(Records for the exercise Opens)

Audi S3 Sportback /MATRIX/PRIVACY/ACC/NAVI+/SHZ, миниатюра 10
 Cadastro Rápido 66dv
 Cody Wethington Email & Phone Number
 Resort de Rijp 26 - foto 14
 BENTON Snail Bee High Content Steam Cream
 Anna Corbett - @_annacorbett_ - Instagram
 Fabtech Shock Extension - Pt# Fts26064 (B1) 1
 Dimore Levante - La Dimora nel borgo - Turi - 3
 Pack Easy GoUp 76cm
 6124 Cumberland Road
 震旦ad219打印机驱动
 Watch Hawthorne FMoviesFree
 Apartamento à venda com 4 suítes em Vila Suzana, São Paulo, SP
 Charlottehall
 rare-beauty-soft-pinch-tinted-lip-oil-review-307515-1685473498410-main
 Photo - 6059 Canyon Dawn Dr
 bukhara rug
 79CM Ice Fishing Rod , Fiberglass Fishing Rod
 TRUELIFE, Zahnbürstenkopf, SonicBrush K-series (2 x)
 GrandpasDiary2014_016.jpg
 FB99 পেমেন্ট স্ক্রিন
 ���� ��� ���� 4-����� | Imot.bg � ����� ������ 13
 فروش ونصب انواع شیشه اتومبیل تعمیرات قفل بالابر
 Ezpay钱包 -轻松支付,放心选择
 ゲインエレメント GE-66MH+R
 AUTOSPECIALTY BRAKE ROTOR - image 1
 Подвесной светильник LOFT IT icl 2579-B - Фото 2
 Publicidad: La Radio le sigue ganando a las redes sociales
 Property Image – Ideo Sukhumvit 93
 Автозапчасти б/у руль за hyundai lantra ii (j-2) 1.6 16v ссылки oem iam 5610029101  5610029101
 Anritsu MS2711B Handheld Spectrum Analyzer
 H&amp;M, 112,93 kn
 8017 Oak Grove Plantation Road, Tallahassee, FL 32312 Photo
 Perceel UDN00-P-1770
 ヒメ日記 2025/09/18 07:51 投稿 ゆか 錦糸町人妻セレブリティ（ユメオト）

(Records for the exercise Closes)

Task statement:
Turn all the records above into a numbered list, leaving out any blank lines.

Answer space:
1. Audi S3 Sportback /MATRIX/PRIVACY/ACC/NAVI+/SHZ, миниатюра 10
2.  Cadastro Rápido 66dv
3.  Cody Wethington Email & Phone Number
4.  Resort de Rijp 26 - foto 14
5.  BENTON Snail Bee High Content Steam Cream
6.  Anna Corbett - @_annacorbett_ - Instagram
7.  Fabtech Shock Extension - Pt# Fts26064 (B1) 1
8.  Dimore Levante - La Dimora nel borgo - Turi - 3
9.  Pack Easy GoUp 76cm
10.  6124 Cumberland Road
11.  震旦ad219打印机驱动
12.  Watch Hawthorne FMoviesFree
13.  Apartamento à venda com 4 suítes em Vila Suzana, São Paulo, SP
14.  Charlottehall
15.  rare-beauty-soft-pinch-tinted-lip-oil-review-307515-1685473498410-main
16.  Photo - 6059 Canyon Dawn Dr
17.  bukhara rug
18.  79CM Ice Fishing Rod , Fiberglass Fishing Rod
19.  TRUELIFE, Zahnbürstenkopf, SonicBrush K-series (2 x)
20.  GrandpasDiary2014_016.jpg
21.  FB99 পেমেন্ট স্ক্রিন
22.  ���� ��� ���� 4-����� | Imot.bg � ����� ������ 13
23.  فروش ونصب انواع شیشه اتومبیل تعمیرات قفل بالابر
24.  Ezpay钱包 -轻松支付,放心选择
25.  ゲインエレメント GE-66MH+R
26.  AUTOSPECIALTY BRAKE ROTOR - image 1
27.  Подвесной светильник LOFT IT icl 2579-B - Фото 2
28.  Publicidad: La Radio le sigue ganando a las redes sociales
29.  Property Image – Ideo Sukhumvit 93
30.  Автозапчасти б/у руль за hyundai lantra ii (j-2) 1.6 16v ссылки oem iam 5610029101  5610029101
31.  Anritsu MS2711B Handheld Spectrum Analyzer
32.  H&amp;M, 112,93 kn
33.  8017 Oak Grove Plantation Road, Tallahassee, FL 32312 Photo
34.  Perceel UDN00-P-1770
35.  ヒメ日記 2025/09/18 07:51 投稿 ゆか 錦糸町人妻セレブリティ（ユメオト）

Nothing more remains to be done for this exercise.